Your goal:
Below are entries. Reproduce exactly the lines between the line holding "United States, site sanjuan_2014_Unit21_Ivan121." and the line holding "[researcher-annotated camera trap]", inclusive, and only those.

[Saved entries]
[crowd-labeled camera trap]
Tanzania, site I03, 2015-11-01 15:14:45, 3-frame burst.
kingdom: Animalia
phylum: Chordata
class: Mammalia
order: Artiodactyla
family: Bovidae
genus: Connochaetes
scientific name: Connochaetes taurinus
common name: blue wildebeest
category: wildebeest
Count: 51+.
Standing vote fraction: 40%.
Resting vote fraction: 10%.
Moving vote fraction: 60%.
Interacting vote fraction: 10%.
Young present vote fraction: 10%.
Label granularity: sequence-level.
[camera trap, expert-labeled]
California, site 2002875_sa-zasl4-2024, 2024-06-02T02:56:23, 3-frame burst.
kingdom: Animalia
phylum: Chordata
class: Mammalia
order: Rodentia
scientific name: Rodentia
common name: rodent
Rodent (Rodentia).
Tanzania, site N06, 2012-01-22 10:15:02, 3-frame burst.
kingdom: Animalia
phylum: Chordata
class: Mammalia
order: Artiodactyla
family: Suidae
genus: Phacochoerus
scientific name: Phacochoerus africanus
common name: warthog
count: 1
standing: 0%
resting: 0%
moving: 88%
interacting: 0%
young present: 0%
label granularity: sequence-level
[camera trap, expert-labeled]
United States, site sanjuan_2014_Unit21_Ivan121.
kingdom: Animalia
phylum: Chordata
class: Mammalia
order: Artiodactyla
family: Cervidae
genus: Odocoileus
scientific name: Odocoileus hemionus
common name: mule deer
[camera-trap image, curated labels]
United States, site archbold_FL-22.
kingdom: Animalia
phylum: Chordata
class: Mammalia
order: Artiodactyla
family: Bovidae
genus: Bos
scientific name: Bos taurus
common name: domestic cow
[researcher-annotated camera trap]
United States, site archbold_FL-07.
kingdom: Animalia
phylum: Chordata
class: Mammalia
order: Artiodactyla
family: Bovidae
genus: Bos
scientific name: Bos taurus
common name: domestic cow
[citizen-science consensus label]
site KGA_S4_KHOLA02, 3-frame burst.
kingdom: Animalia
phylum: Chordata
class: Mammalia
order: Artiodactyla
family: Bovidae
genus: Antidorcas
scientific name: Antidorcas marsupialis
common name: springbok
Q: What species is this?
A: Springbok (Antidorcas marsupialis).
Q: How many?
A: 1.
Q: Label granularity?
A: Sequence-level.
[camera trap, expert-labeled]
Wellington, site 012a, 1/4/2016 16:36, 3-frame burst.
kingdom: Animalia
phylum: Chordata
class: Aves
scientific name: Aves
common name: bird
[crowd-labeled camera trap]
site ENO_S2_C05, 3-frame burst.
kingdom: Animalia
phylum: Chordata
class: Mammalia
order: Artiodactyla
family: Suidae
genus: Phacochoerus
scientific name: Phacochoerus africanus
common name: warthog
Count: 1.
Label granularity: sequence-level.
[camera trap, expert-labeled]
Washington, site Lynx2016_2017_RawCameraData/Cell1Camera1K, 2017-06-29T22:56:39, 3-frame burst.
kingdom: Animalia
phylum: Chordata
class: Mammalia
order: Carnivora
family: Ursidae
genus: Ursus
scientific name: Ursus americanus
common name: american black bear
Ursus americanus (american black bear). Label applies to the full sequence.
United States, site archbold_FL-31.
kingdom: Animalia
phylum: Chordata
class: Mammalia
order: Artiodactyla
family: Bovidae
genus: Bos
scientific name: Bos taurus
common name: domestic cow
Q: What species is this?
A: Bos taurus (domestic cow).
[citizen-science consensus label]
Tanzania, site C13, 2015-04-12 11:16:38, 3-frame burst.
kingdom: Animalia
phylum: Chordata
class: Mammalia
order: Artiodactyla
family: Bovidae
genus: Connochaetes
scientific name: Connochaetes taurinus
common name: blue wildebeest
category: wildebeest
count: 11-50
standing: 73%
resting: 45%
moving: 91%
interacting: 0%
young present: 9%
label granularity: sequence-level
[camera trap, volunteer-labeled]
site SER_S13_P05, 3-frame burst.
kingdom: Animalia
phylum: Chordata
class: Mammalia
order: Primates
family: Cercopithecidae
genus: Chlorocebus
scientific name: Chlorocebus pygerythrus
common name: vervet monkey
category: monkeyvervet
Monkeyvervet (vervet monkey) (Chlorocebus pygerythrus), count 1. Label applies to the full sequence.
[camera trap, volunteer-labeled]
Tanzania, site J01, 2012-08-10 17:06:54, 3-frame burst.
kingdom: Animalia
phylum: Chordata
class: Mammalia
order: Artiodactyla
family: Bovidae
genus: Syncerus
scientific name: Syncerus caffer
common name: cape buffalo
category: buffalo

Result:
United States, site sanjuan_2014_Unit21_Ivan121.
kingdom: Animalia
phylum: Chordata
class: Mammalia
order: Artiodactyla
family: Cervidae
genus: Odocoileus
scientific name: Odocoileus hemionus
common name: mule deer
[camera-trap image, curated labels]
United States, site archbold_FL-22.
kingdom: Animalia
phylum: Chordata
class: Mammalia
order: Artiodactyla
family: Bovidae
genus: Bos
scientific name: Bos taurus
common name: domestic cow
[researcher-annotated camera trap]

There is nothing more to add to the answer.